[Saved data entries]

┌──

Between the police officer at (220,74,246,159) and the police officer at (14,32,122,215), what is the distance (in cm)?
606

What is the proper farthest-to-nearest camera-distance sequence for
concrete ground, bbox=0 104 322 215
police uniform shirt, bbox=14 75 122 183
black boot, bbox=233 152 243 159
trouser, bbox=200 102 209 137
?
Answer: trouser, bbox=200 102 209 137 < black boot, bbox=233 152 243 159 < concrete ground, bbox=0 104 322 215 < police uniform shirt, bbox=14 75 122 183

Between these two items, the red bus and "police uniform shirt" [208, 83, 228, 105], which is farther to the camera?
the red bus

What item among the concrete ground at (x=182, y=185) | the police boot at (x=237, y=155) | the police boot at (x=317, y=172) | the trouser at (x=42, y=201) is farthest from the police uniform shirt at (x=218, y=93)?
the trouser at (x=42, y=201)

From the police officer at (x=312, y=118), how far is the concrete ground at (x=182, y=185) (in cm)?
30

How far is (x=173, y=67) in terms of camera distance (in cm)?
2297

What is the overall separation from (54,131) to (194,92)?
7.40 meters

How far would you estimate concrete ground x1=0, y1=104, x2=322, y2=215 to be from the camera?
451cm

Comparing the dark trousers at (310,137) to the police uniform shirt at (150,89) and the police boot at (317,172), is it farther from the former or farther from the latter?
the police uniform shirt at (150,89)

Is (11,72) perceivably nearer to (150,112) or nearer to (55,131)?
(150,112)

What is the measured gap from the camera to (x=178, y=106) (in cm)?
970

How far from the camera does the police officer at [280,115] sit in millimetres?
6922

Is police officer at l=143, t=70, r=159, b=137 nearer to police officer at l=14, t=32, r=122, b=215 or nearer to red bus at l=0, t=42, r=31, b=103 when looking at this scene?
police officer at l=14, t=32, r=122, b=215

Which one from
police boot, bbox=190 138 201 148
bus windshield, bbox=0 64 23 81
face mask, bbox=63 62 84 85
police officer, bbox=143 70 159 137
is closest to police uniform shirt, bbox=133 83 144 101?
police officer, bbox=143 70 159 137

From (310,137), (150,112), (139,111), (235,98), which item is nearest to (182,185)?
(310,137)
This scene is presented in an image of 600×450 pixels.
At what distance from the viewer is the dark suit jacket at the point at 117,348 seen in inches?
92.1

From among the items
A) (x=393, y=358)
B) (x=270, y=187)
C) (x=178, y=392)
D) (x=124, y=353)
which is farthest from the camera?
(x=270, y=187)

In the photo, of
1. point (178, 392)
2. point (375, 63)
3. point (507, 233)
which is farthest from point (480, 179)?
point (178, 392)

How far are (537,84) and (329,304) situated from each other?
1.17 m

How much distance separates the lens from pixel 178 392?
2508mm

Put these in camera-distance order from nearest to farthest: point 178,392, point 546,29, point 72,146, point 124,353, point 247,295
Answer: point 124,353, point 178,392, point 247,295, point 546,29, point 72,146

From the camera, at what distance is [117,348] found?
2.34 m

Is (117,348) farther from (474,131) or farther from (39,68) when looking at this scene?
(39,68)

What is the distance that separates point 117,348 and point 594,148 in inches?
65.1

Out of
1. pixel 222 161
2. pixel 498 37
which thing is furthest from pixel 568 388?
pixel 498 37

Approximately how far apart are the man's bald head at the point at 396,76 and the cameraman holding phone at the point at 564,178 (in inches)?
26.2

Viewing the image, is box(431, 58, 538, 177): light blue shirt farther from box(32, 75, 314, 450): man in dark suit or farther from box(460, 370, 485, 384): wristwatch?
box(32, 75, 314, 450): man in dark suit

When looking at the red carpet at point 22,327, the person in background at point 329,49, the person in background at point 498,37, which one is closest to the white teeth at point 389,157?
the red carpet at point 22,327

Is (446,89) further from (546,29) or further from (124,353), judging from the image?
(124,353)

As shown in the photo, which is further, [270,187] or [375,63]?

└──

→ Exercise task
Copy the items from the very beginning through the line with "Answer: trouser, bbox=200", swapping each "police officer" for "guard" and leaving everything else unchanged.

→ Task answer
Between the guard at (220,74,246,159) and the guard at (14,32,122,215), what is the distance (in cm)?
606

What is the proper farthest-to-nearest camera-distance sequence for
concrete ground, bbox=0 104 322 215
police uniform shirt, bbox=14 75 122 183
black boot, bbox=233 152 243 159
trouser, bbox=200 102 209 137
?
Answer: trouser, bbox=200 102 209 137 < black boot, bbox=233 152 243 159 < concrete ground, bbox=0 104 322 215 < police uniform shirt, bbox=14 75 122 183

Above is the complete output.